Cami inşa ettiren bir diğer önemli kadın bâniler Çelebi Mehmet’in kızları, Selçuk Hatun ve Hafsa Hatun’undur. Selçuk Hatun’un inşa ettirmiş olduğu Selçuk Hatun Cami, kitabesinden hareketle H.845 M. 1450 yılına tarihlendirilmektedir. (Gabriel, 1958: 151) Camikare planlı, tek kubbeli ve küçük ölçekli olarak inşa edilmiştir (Plan 3)Cami, tek kubbe ile örtülü harim mekânı ve üç gözlü son cemaat revakından oluşan iki bölüm halinde düzenlenmiştir. Yapının üç gözlü son cemaat revakı, beden duvarını aşacak şekilde tasarlanmış olup, caminin süsleme açısından en dikkat çekici kısmı olmuştur. Bu kısımda, tuğla malzeme ile altıgen şekilli geometrik bezemeler ve tuğlaların yatay ve dikey şekilde dizilmesiyle oluşturulmuş zikzak motifleri, bu cepheyi yapının en bezemeli bölümü yapmıştır. (Foto 3) Tuğla malzemenin süsleme unsuru olarak kullanıldığı bir diğer alan ise, caminin güney cephesinde yer alan iki pencere arasına yerleştirilmiş olan sağır niş olmuştur. Bu nişin iç yüzeyinde, tuğlaların “Opus Reticulatum”(Antik Roma duvar örgüsü) dediğimiz tarzda dizilmesiyle süslenmiştir. (Engin, 2017: 42) (Foto 4)
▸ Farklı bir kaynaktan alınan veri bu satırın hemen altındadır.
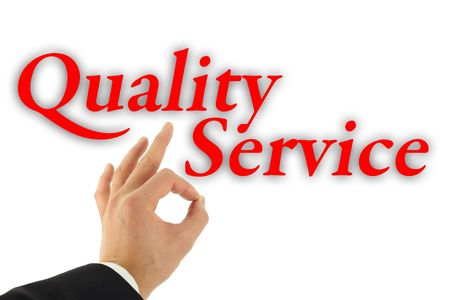 Quality service concept with hand okay sign isolated on white
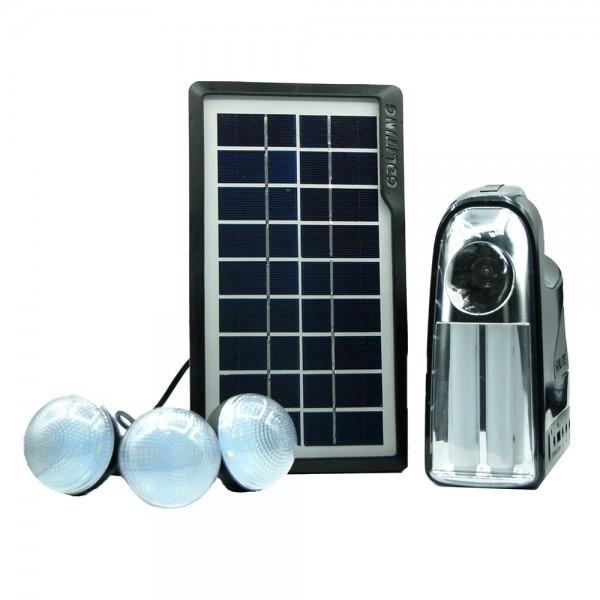 Sistem iluminare LED, solar 3 becuri LED, GDLite7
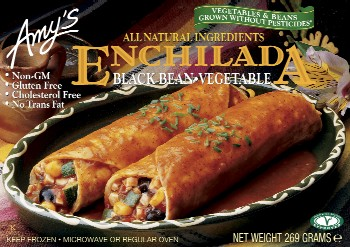 Amy's Kitchen Black Bean Enchilada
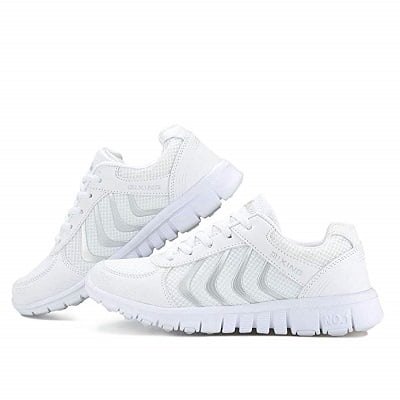 Smart white trainers 3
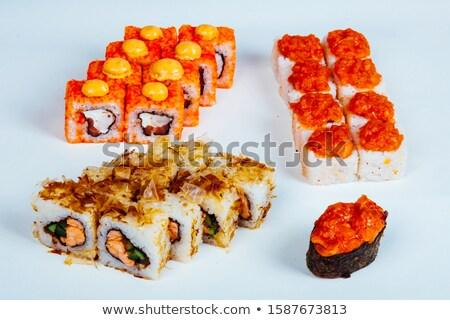 Sushi cibo giapponese ristorante pesce figura Foto d'archivio © dmitriisimakov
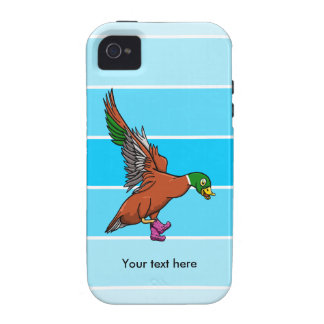 Flying Duck Wearing Spotty Boots Illustration iPhone 4 Cases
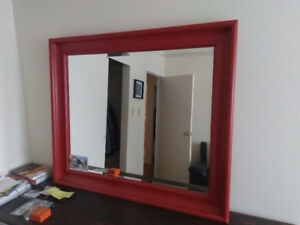 Big, heavy framed mirror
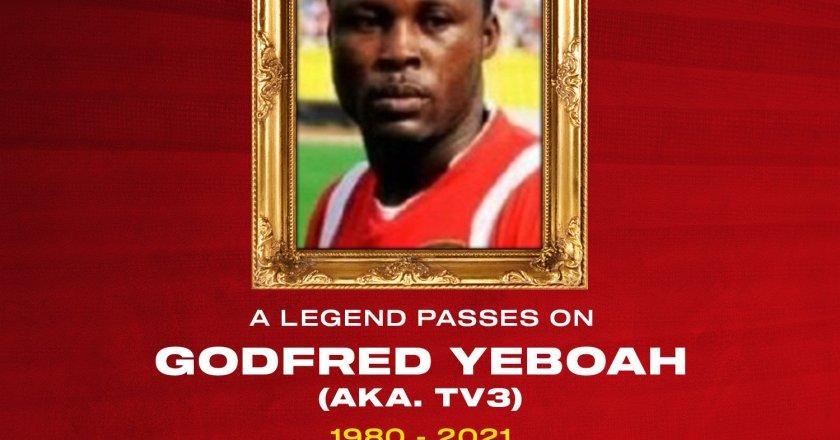 Profile of the late Kotoko and Black Stars defender Godfred Yeboah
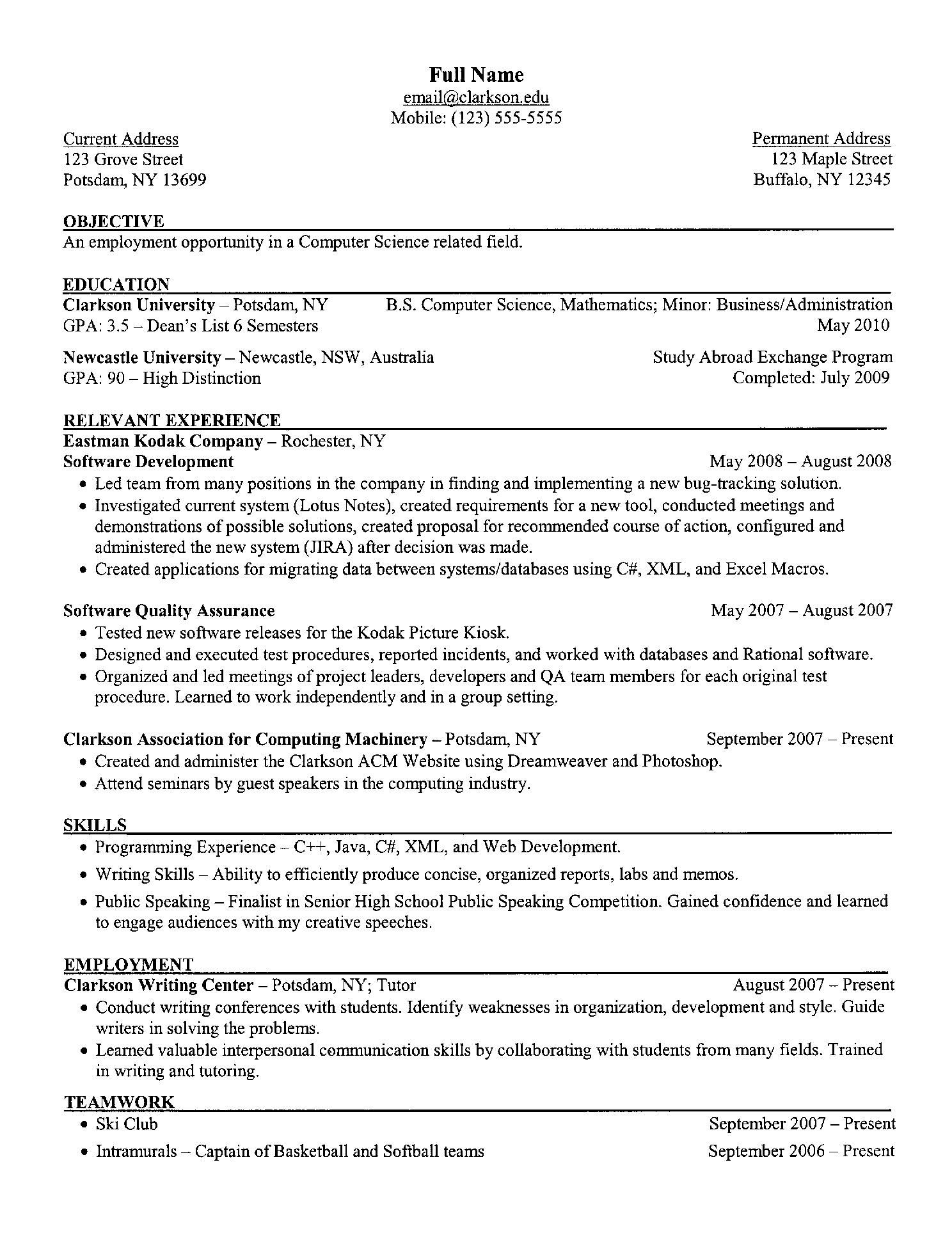 skills that you should not include on resume student examples scientist companion llc Resume Scientist Resume Examples
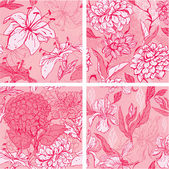 Set of 4 Floral Seamless Patterns in pink colors with handdrawn — Stock Vector
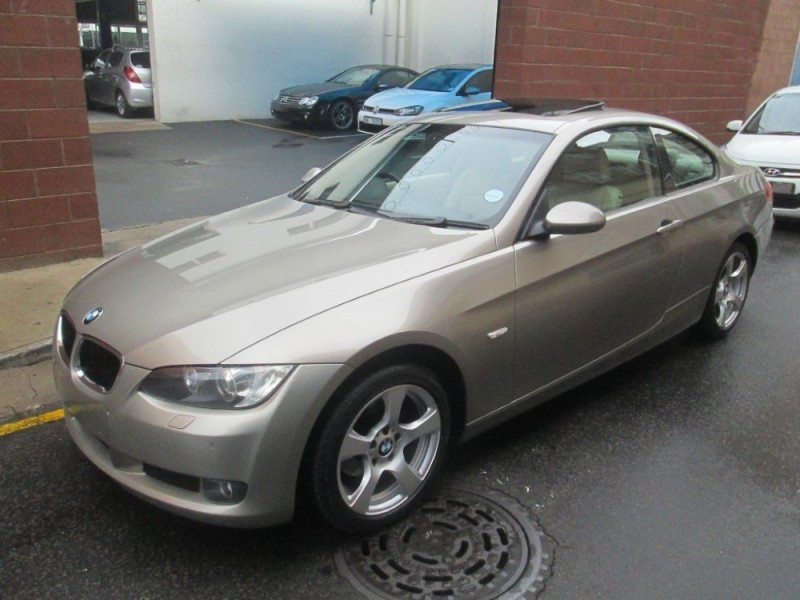 used bmw 3 series 320i coupe excl a t e92 for sale in. Black Bedroom Furniture Sets. Home Design Ideas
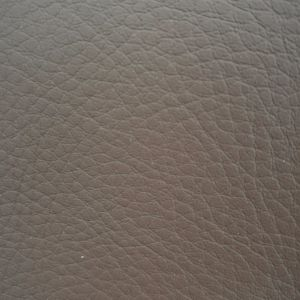 SGS Gold Z070 Automotive Leather Upholstery Leather Steering Wheel Cover Leather Artificial PVC Leather pictures & photos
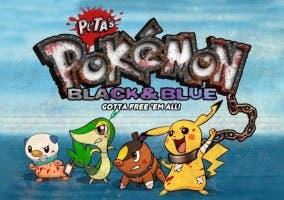 Los pokemon dan somantas de palos a los malvados entrenadores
Selçuk Hatun’un kız kardeşi Hafsa Hatun’un inşa ettirmiş olduğu Bedreddin Cami, plan ve mimari özellikleriyle, Selçuk Hatun Camisi ile pek çok yönden aynı özelliklere sahiptir. Bedreddin Cami, H.855 M.1451 yılında inşa edilmiş olup, tek kubbeli oldukça sade bir mimariye sahiptir. (Baykal, 1993:128) (Plan 4)Bedreddin Caminin, Selçuk Hatun camisindeki gibi en dikkat çeken bölümü, son cemaat yerini oluşturan “kalkan duvarı” olmuştur. Bu bölümde, tuğla malzeme kullanılarak zikzak motifleri, üçgen ve altıgen motiflerinden oluşan geometrik bezemelere yer verilmiştir. (Foto 5) Bunun dışında caminin iç mekânında herhangi bir bezemeye yer verilmemiş, oldukça sade bir görünüme sahiptir.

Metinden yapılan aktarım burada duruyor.